Here’s where the story gets interesting.  When John bought the Casa Baja Juan, it came with a VW bus.   John worked on it for a week and got it running, and it became his get-around-town wheels.  He never registered it, so it had no plates, but it was cool.  I love old VWs, especially the buses.

The VW bus that came with Baja John’s oceanside estate.  Lights?  We don’t need no stinkin’ lights!

That night, we took the VW and went to dinner at the best taqueria in town, just a short distance away…

A typical Baja roadside restaurant. You can get some mighty good food in these places.

John, Annie, and I had a great dinner, a few Tecates, and then it was time to head back to his place.   There was a problem, though.  The sun had set, and the VW had no headlights.  The three of us pondered this situation a while, and then John remembered he had a flashlight.

John handed the flashlight to Annie and she hung out the passenger window, lighting the way as we rolled down a dirt road to John’s house.   We couldn’t see squat (the flashlight was pitifully weak), but we were laughing so hard we didn’t care.

Then we drove past another restaurant on that dirt road.  Imagine that: Another restaurant on that same dirt road.  Then I saw who was sitting under the veranda as we went by.  Uh oh, I thought.

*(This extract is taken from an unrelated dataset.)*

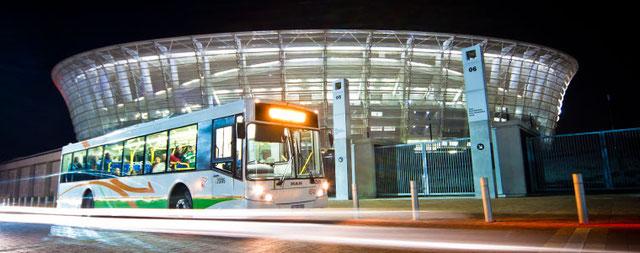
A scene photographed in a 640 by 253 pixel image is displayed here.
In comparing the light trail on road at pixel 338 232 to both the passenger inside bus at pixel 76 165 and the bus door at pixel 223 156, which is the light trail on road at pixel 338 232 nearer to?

There were three Mexican police officers having dinner, sitting out front, just a few feet away as we passed.  The police officers saw us, we saw them, and Annie waved, using the flashlight, which I thought would only accentuate the obvious:  We had no lights and the VW wasn’t registered.

The police?  They waved back, holding up their cervezas in a salute to our ability to adapt, improvise, and overcome.

Ah, Baja….

Sunrise, the next morning, looking east over the Sea of Cortez.